If p1 means pre-release, and 5.9.2 will follow, you need to set DISTVERSION=5.9.2p1, it will make PORTVERSION=5.9.2.p1

$ pkg version -t 5.9.2.p1 5.9.2
<

If p1 means "patch 1" meaning it is after 5.9.2, then you should set PORTVERSION=5.9.2p1:

$ pkg version -t 5.9.2 5.9.2p1
<

It's the second one, Bernard.

Shouldn't that be

... && empty(PORT:OPTIONS:MSSL_PORT)

If it works with make on 9 & 10, it's ok :-) (I never remember which form works)

Meaning in OpenBSD derivative projects is "portable" not "patch" (e.g. security/openssh). Aligned PORVERSION to naming in security/openssh.

Correct. Yet the options check is unnecessary anyway, OK to clobber WITH_OPENSSL_PORT even if SSL_PORT is set.
Check should be against OpenSSL >= 1.0.1 which is in OSVERSION 1000015
SSL_PORT option moved to SSL_PORT_VARS=

Do those directories need to get manually chgrp'ed as well?

Correct me if I'm wrong, but doesn't using ${OPENSSLBASE} have to happen after bsd.port.pre.mk?

If somebody sets OPENSSL_PORT=security/libressl but hasn't built any ports yet, won't it fall back to security/openssl?

After executing

Performing sanity check on smtpd configuration:
configuration OK
Starting smtpd.
unknown group _smtpq
/usr/local/etc/rc.d/smtpd: WARNING: failed to start smtpd
/var/spool/smtpd/offline

thsi is solved by adding _smtpq group (pkg does that now).
Then starting smtpd failed to start due to the mode on /var/spool/smtpd/offline and /var/spool/smtpd/purge.
After executing

chmod 770 /var/spool/smtpd/offline
chmod 700 /var/spool/smtpd/purge

It has been running 5.9.2 fine since, but it'd be great if someone could upgrade a 5.7 system to see if this replicates!

Just found another regression, no matches for 'smtpd: \[priv\]' . Not sure if something failed or process names changed... According to Gilles this will remail the case, got to adapt the rc-script. check for /usr/local/sbin/smtpd instead.
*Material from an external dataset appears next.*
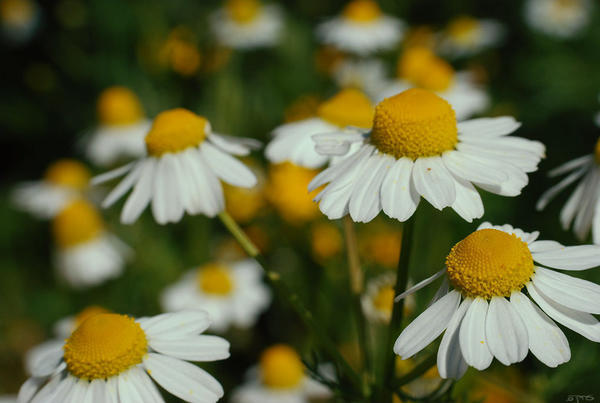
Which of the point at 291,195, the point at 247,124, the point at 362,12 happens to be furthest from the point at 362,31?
the point at 291,195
The pkg-message also has text on upgrading, got to add this as well!

On a fresh installation, /var/spool/smtpd/offline is created with user _smtpq. Users should do that too.

# chgrp _smtpq /var/spool/smtpd/offline

This sentence makes no sense. I'm not even sure what you were trying to say here.

Was is "Stop the smtpd service before performing these commands"? If so, before the chmod commands put

# service smtpd stop
# chmod 770 [...]

Bernard, this doesn't work at all. None of the OPTIONS stuff can come after bsd.port.pre.mk.

Put it back where it was, and then right change the .include <bsd.port.options.mk> line to this:

.include <bsd.port.pre.mk>

CONFIGURE_ARGS+=    --with-ssl=${OPENSSLBASE}

.if ${OPSYS} == FreeBSD && [etc.]

Of course, delete the --with-ssl line from the original CONFIGURE_ARGS line.

Hope this makes more sense.

I still think you should add:

# chgrp _smtpq /var/spool/smtpd/offline

Bernard, buddy, this doesn't work either :-) It clobbers the stuff from the OPTIONS helpers.

Either make this +=, or just add the --with-ssl line after .pre.mk.

Seems so indeed, but smtpd performs that chgrp itself. No clue why it doesn't do the other modes itself but fails on these :sad:

Argghhh... Absolutely...
Got to setup a separate jail for building that does not have LibreSSL in base. Diff is becoming unwieldy to properly port!